2 If the thief is caught while breaking in and is struck so that he dies, there will be no guilt for bloodshed on his account.  3 If the sun has risen on him, there will be guilt for bloodshed on his account—A thief shall certainly make restitution; if he owns nothing, then he shall be sold for his theft.

Exodus 22:2-3 (NASB)

How are we to discern this? Thou shall not kill, right? Well, I think I can make this simple for you if we take the above bit of scripture from Exodus into context. When the thief breaks into your home at night, you’re surprised. You have an unknown person(s) in your home, under cover of darkness, with who knows what intent. You’re justified in the defense of yourself and/or others. But pay special attention to the latter portion of the text… If this thief has already stolen, you ARE NOT justified in self-defense. In Exodus 22:3, the sun having risen on the thief conveys to us that the act has come to pass, and you’re then dealing with the aftermath. You could reasonably infer, that revenge isn’t allowed if you think through this.

When the event is unfolding, you can make a solid case to defend yourself and others. But after the fact? Nope. I could impart thoughts on what constitutes the legal application of necessary force, but you’d better consult man’s law for that in each state. Don’t forget, however, that our mandate in self-defense is to stop threats. Not kill. Rather, we intend to stop gratuitous harm from taking place. When the situation before us is safe, we need to be prepared to immediately pivot to life-saving mode and administer first-aid for anyone hurt, including the former threat. This is an important distinction to make. We need to come to terms with the fact that stopping a threat can lead to death. FBI’s statistics over several recent decades show an 11% mortality rate when firearms are used in self-defense. 70% when edged weapons are used.

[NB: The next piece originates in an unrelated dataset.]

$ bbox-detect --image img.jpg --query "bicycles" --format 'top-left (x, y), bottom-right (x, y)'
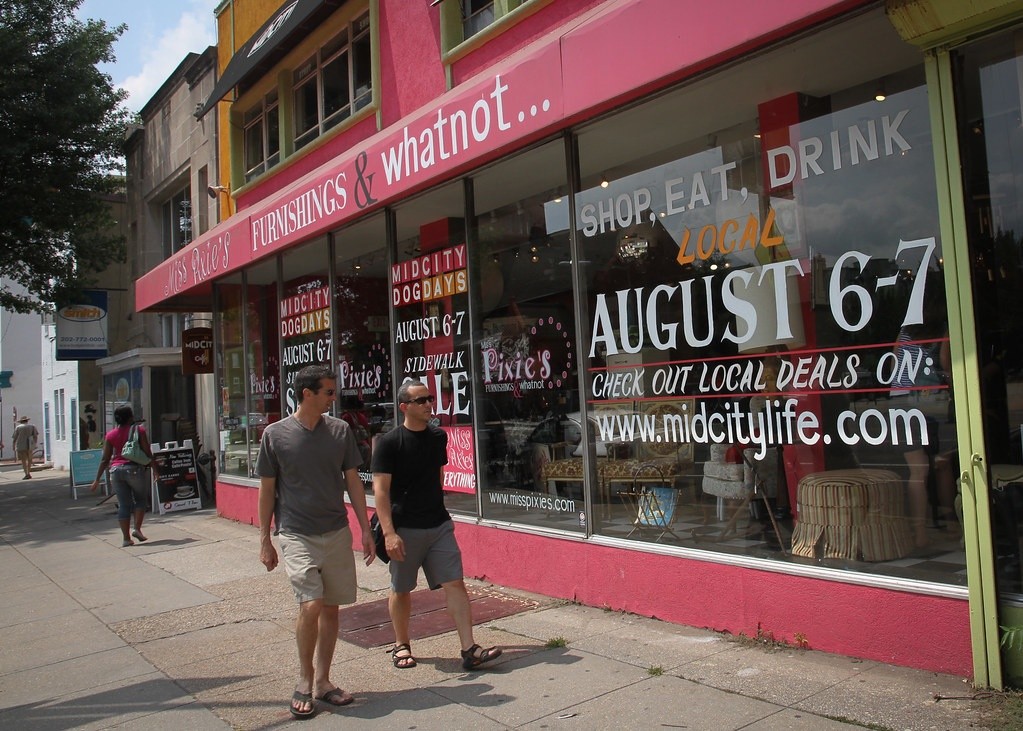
top-left (32, 443), bottom-right (44, 466)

If you’re paying close attention, the timing and situation, both directly lead to the choices you’re able to make. I believe it is logical to then ask what things we can do in order to avoid the “thieves in the night” and other circumstances that are all too often manifesting themselves today in western culture. IE, is there a biblical case for situational awareness? Yup, you guessed it, I wrote about that HERE

I pray I can become better salt and better light, my brothers and sisters. I pray you may be as well.